_Written instruction_:
Output only the span of lines that begins at the line containing "How far does" and ends at the last line of the data, both included, exactly as they appear.

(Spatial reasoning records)
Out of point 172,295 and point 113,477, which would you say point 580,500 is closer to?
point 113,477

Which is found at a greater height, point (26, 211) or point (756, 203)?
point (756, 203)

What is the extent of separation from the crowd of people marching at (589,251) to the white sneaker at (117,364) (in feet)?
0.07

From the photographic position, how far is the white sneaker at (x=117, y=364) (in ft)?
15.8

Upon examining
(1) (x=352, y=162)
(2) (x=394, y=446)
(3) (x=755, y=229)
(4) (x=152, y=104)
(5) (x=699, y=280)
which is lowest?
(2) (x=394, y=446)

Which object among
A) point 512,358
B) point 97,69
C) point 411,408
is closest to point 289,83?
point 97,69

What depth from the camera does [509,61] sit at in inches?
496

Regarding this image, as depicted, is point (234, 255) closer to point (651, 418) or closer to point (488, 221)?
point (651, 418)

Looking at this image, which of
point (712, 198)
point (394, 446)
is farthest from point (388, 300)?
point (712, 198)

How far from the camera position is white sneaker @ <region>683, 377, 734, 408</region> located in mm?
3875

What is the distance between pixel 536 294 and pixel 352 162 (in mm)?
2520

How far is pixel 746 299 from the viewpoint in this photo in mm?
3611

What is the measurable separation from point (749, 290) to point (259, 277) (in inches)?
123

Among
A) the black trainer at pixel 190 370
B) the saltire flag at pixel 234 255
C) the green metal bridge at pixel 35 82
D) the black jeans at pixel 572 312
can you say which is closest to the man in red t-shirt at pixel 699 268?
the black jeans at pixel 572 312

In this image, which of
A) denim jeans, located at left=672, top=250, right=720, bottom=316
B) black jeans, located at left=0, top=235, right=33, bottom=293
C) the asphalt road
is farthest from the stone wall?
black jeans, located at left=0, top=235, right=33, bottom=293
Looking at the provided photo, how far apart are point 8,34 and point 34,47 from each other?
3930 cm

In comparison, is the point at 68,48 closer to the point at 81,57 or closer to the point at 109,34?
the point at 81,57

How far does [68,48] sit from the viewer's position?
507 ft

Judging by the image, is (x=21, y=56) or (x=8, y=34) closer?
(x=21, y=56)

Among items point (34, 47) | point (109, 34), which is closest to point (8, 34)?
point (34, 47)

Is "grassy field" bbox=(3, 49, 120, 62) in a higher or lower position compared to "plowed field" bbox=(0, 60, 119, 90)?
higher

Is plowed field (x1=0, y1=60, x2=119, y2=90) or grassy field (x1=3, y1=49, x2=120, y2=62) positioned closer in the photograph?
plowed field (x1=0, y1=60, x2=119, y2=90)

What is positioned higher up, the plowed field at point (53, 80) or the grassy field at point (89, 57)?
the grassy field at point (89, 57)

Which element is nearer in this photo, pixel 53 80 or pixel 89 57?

_Solution for this problem_:
How far does [68,48] sit from the viewer's position?
507 ft

Judging by the image, is (x=21, y=56) or (x=8, y=34) closer?
(x=21, y=56)

Among items point (34, 47) | point (109, 34), which is closest to point (8, 34)?
point (34, 47)

Is "grassy field" bbox=(3, 49, 120, 62) in a higher or lower position compared to "plowed field" bbox=(0, 60, 119, 90)?
higher

Is plowed field (x1=0, y1=60, x2=119, y2=90) or grassy field (x1=3, y1=49, x2=120, y2=62) positioned closer in the photograph?
plowed field (x1=0, y1=60, x2=119, y2=90)

What is positioned higher up, the plowed field at point (53, 80) or the grassy field at point (89, 57)?
the grassy field at point (89, 57)

Which element is nearer in this photo, pixel 53 80 or pixel 89 57?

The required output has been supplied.